* _WHAT YOU HAVE TO DO_:
For each statement, say yes or no to whether it agrees with the passage on Spanish civilization below, and quote the words of the passage that decide it: (a) insurrections are always right; (b) in the middle ages, rebellions were rare; (c) Spain is the only nation that has suffered from a blind spirit of reverence.

* _SOURCE DOCUMENT_:
════

The reader will now be able to understand the real nature of Spanish
civilization. He will see how, under the high-sounding names of loyalty
and religion, lurk the deadly evils which those names have always
concealed, but which it is the business of the historian to drag to
light and expose. A blind spirit of reverence, taking the form of an
unworthy and ignominious submission to the Crown and the Church, is the
capital and essential vice of the Spanish people. It is their sole
national vice, and it has sufficed to ruin them. From it all nations
have grievously suffered, and many still suffer. But nowhere in Europe,
has this principle been so long supreme as in Spain. Therefore, nowhere
else in Europe are the consequences so manifest and so fatal. The idea
of liberty is extinct, if, indeed, in the true sense of the word, it
ever can be said to have existed. Outbreaks, no doubt, there have been,
and will be; but they are bursts of lawlessness, rather than of liberty.
In the most civilized countries, the tendency always is, to obey even
unjust laws, but while obeying them, to insist on their repeal. This is
because we perceive that it is better to remove grievances than to
resist them. While we submit to the particular hardship, we assail the
system from which the hardship flows. For a nation to take this view,
requires a certain reach of mind, which, in the darker periods of
European history, was unattainable. Hence we find, that, in the middle
ages, though tumults were incessant, rebellions were rare. But, since
the sixteenth century, local insurrections, provoked by immediate
injustice, are diminishing, and are being superseded by revolutions,
which strike at once at the source from whence the injustice proceeds.
There can be no doubt that this change is beneficial; partly because it
is always good to rise from effects to causes, and partly because
revolutions being less frequent than insurrections, the peace of society
would be more rarely disturbed, if men confined themselves entirely to
the larger remedy. At the same time, insurrections are generally wrong;
revolutions are always right. An insurrection is too often the mad and
passionate effort of ignorant persons, who are impatient under some
immediate injury, and never stop to investigate its remote and general
causes. But a revolution, when it is the work of the nation itself, is a
splendid and imposing spectacle, because to the moral quality of
indignation produced by the presence of evil, it adds the intellectual
qualities of foresight and combination; and, uniting in the same act
some of the highest properties of our nature, it achieves a double
purpose, not only punishing the oppressor, but also relieving the
oppressed.

════

* _DATA SHOWN_:
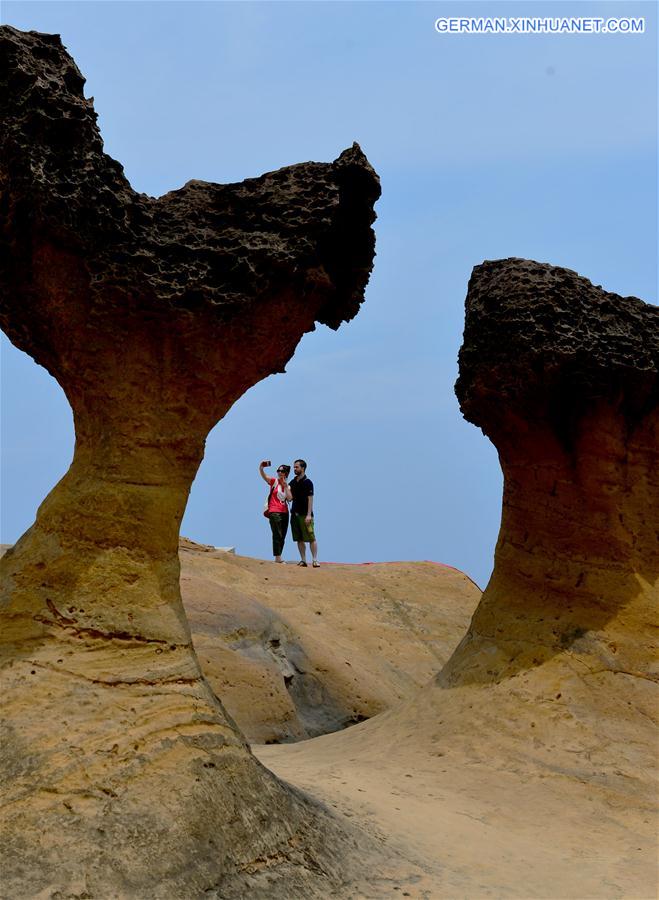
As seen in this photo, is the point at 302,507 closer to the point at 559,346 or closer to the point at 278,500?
the point at 278,500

════

* _FINAL RESULT_:
(a) No: "insurrections are generally wrong; revolutions are always right."
(b) Yes: "in the middle ages, though tumults were incessant, rebellions were rare."
(c) No: "From it all nations have grievously suffered, and many still suffer."